I am reading the article "C++ and the Perils of Double-Checked Locking" which explains the problems in DCLP.
The second part of the article (where the link forwards) shows how to try and solve DCLP with merely C/C++ volatile (which from what I know, it is impossible). In the article the writers explain how to do that (last example is number 11), but than they write:
Unfortunately, all this does nothing to address the first problem—C++'s abstract machine is single threaded, and C++ compilers may choose to generate thread-unsafe code from source like that just mentioned, anyway. Otherwise, lost optimization opportunities lead to too big an efficiency hit. After all this, we're back to square one.
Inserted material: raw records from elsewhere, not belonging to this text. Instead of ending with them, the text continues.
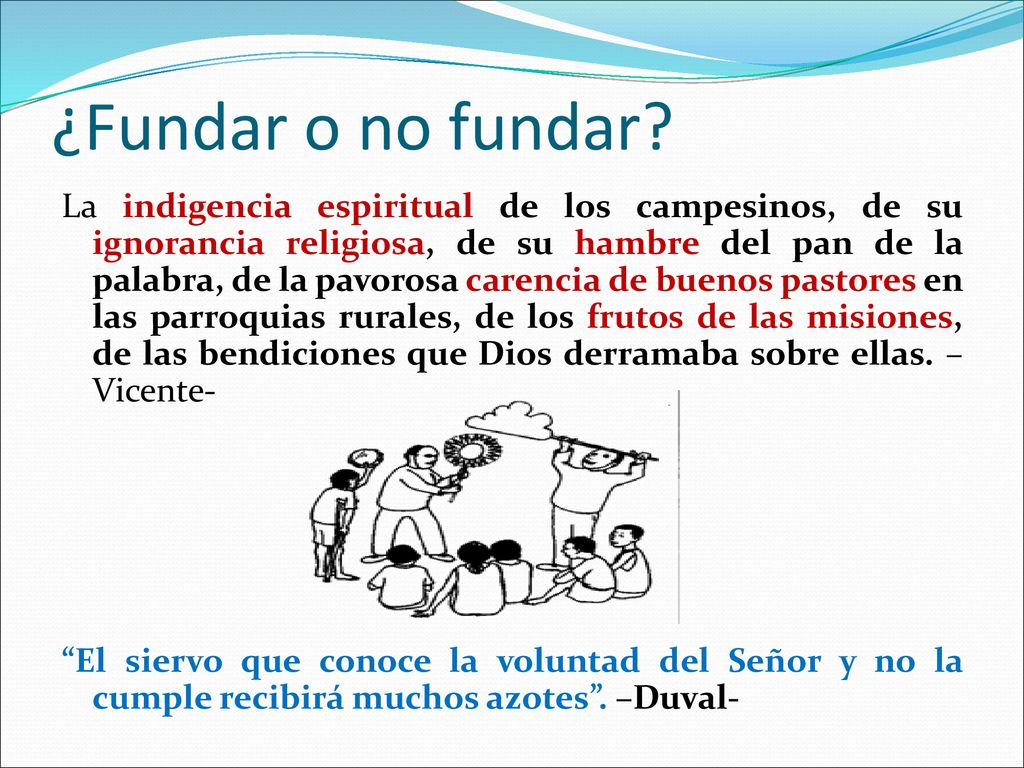 ¿Fundar o no fundar?

La indigencia espiritual de los campesinos, de su ignorancia religiosa, de su hambre del pan de la palabra, de la pavorosa carencia de buenos pastores en las parroquias rurales, de los frutos de las misiones, de las bendiciones que Dios derramaba sobre ellas. –Vicente-

“El siervo que conoce la voluntad del Señor y no la cumple recibirá muchos azotes”. –Duval-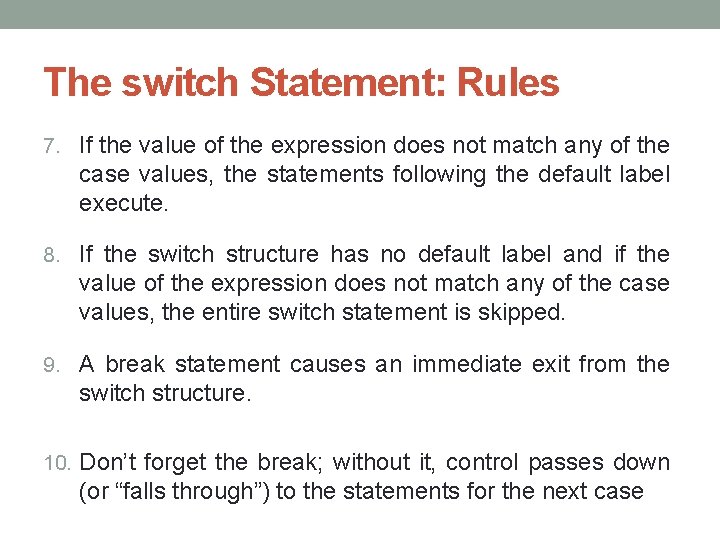 The switch Statement: Rules

7. If the value of the expression does not match any of the case values, the statements following the default label execute.

8. If the switch structure has no default label and if the value of the expression does not match any of the case values, the entire switch statement is skipped.

9. A break statement causes an immediate exit from the switch structure.

10. Don’t forget the break; without it, control passes down (or “falls through”) to the statements for the next case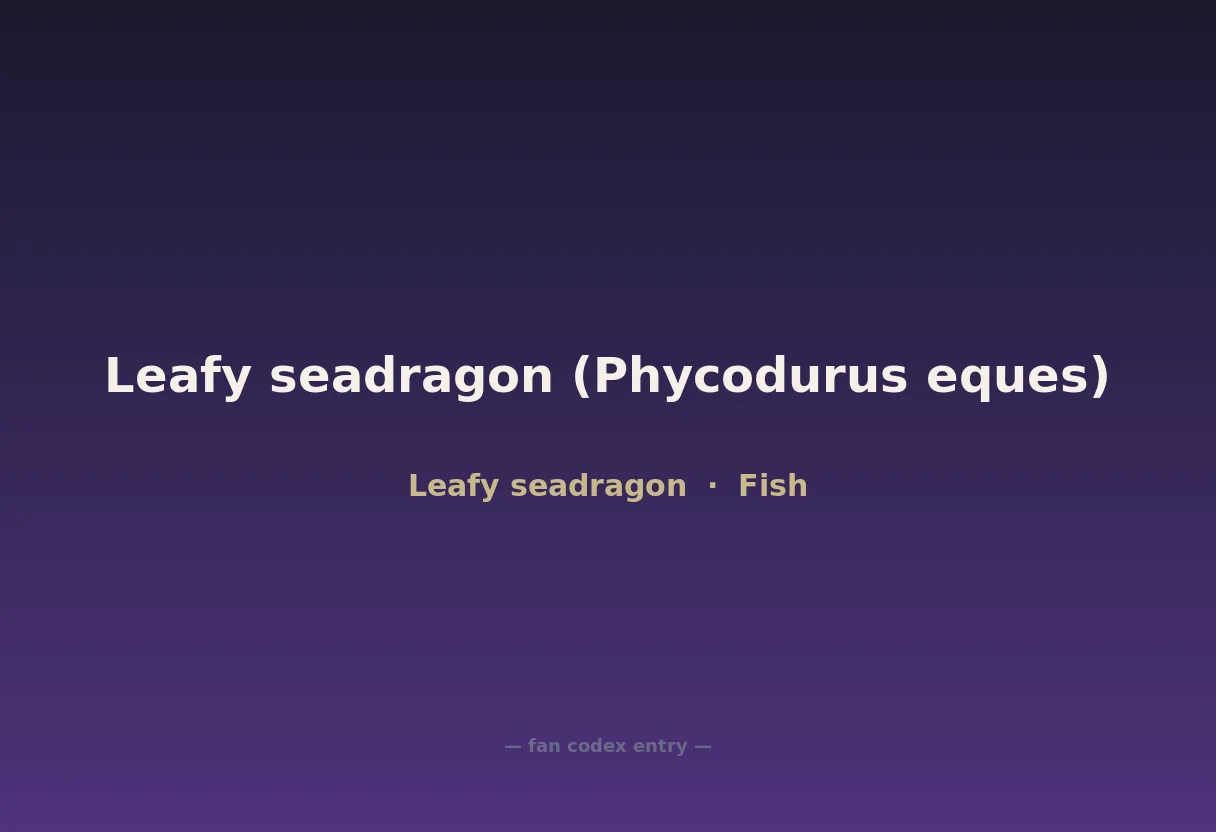 Leafy seadragon (Phycodurus eques)

Leafy seadragon · Fish

— fan codex entry —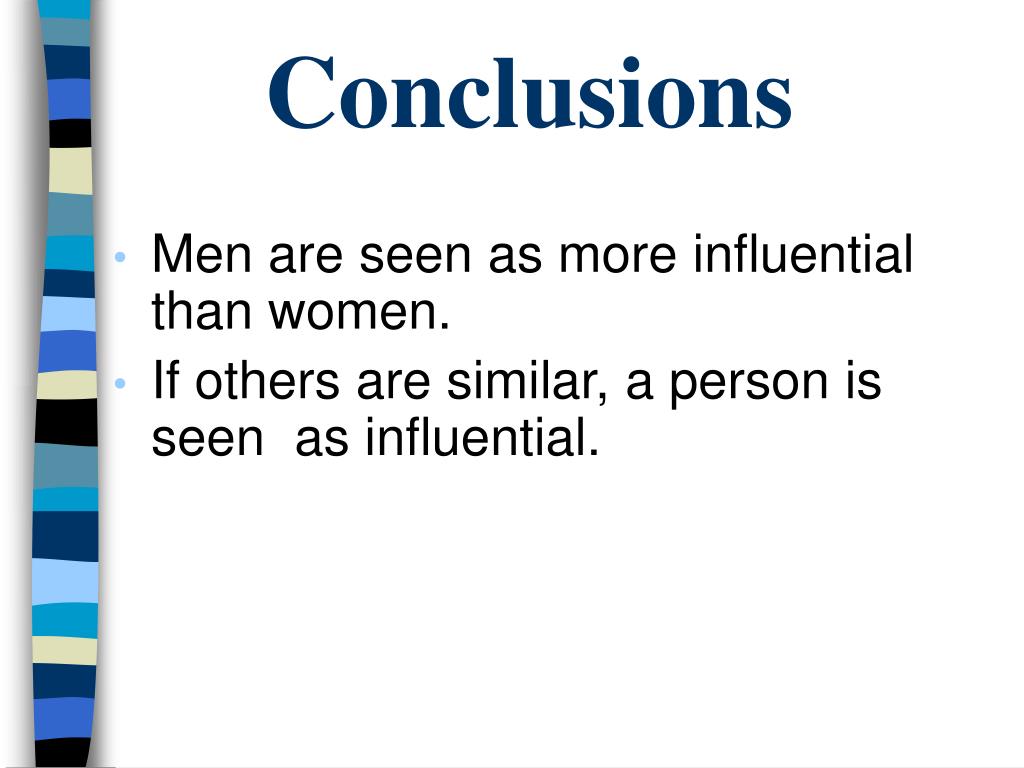 Conclusions

• Men are seen as more influential than women.
• If others are similar, a person is seen  as influential.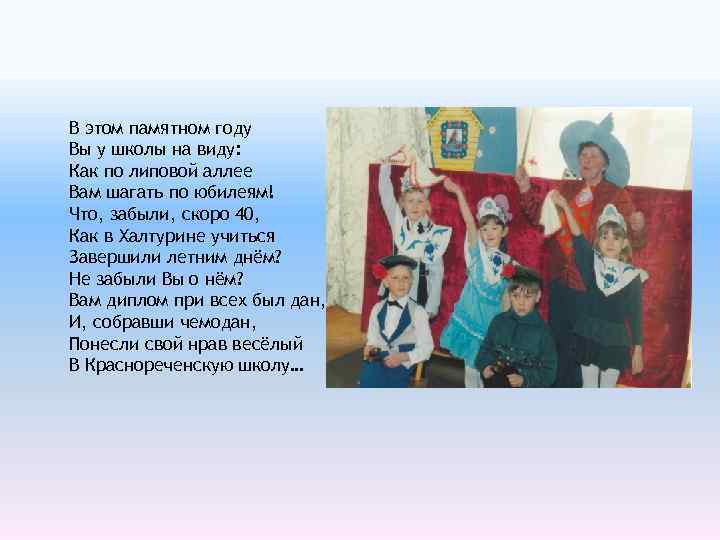 В этом памятном году
Вы у школы на виду:
Как по липовой аллее
Вам шагать по юбилеям!
Что, забыли, скоро 40,
Как в Халтурине учиться
Завершили летним днём?
Не забыли Вы о нём?
Вам диплом при всех был дан,
И, собравши чемодан,
Понесли свой нрав весёлый
В Краснореченскую школу…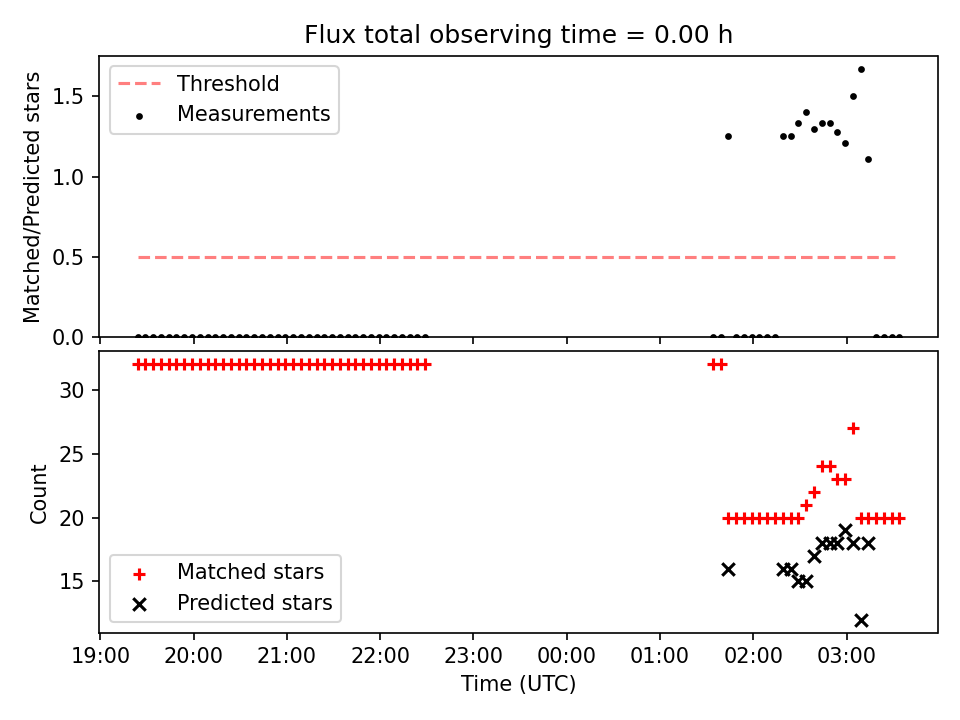 Flux total observing time = 0.00 h

Threshold
Measurements

Matched/Predicted stars

1.5
1.0
0.5
0.0

30
25
20
15

Count

Matched stars
Predicted stars

19:00 20:00 21:00 22:00 23:00 00:00 01:00 02:00 03:00

Time (UTC)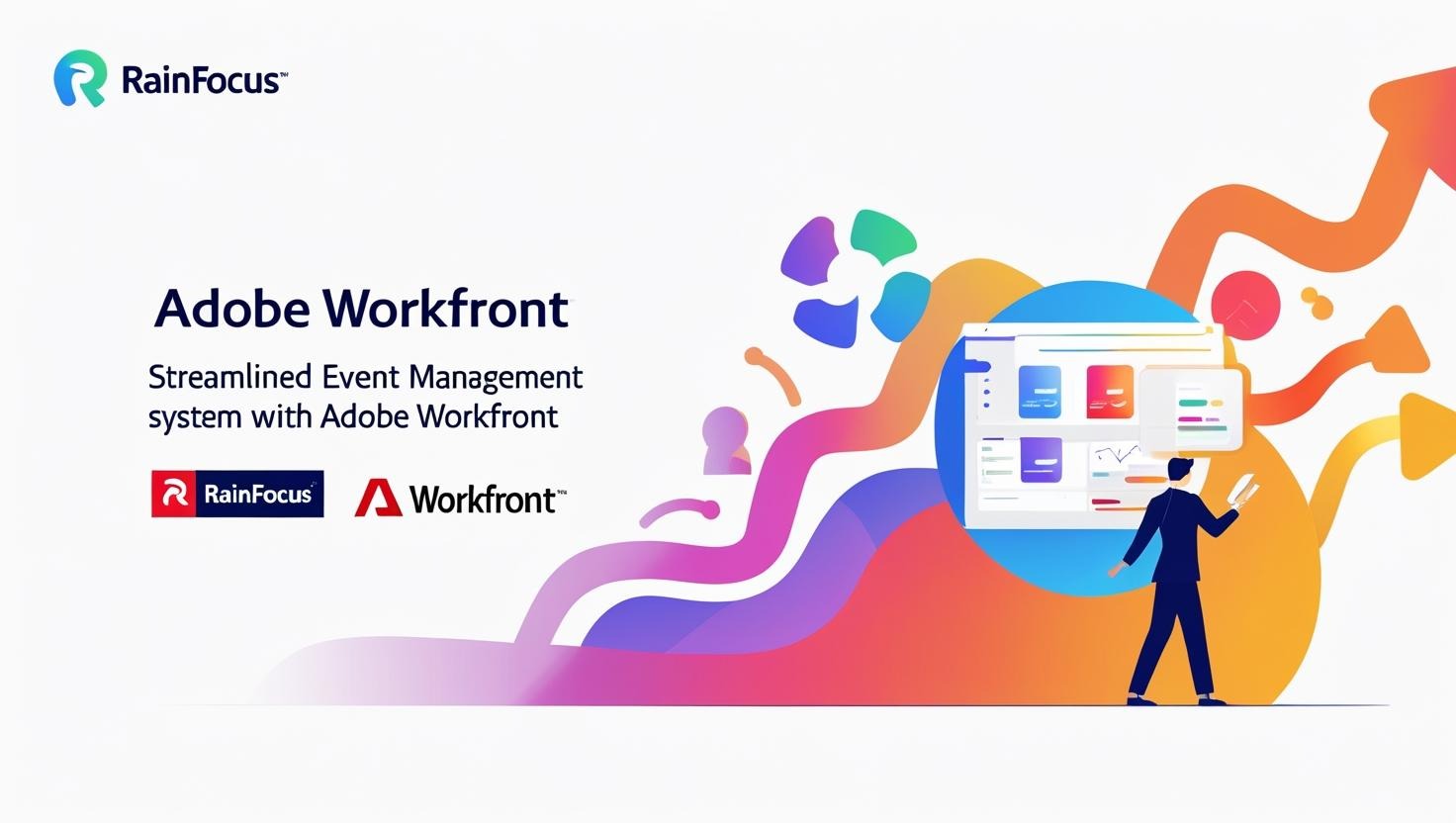 RainFocus™

Adobe Workfront

Streamlined Event Management system with Adobe Workfront

RainFocus

Workfront™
But wait, there's more—more processors.
Which means (if I understand correctly), that it doesn't matter how well we will use volatile, it won't work because "C++'s abstract machine is single threaded, and C++ compilers may choose to generate thread-unsafe code from source like that just mentioned"
But what does that mean "C++'s abstract machine is single threaded"?!
Why does the above examples with all of those volatiles won't prevent the reordering?
Thanks!
Since C++11, your bold marked sentence isn´t true anymore.
What it meant in the past:
The OS/device may support multiple threads, including functions to start them etc..
C++ compilers on the other hand etc. "think" of single thread environments, and are not aware of possible problems when using multiple threads. A thread start isn´t anything else but a normal function call for them, and that the OS does something strange to the process because of that call is neither known nor interesting.
Code reordering in single thread environments is possible as long as the reordered code parts are independent from each other (eg. the order how a variable is written/read to/from makes code using this variable dependent). In a multithread environment, the compiler can´t possibly know if and when a variable is influenced by another thread...
Now, in C++11/C++14, there is OS-independent support
for preventing optimizations breaking threaded code.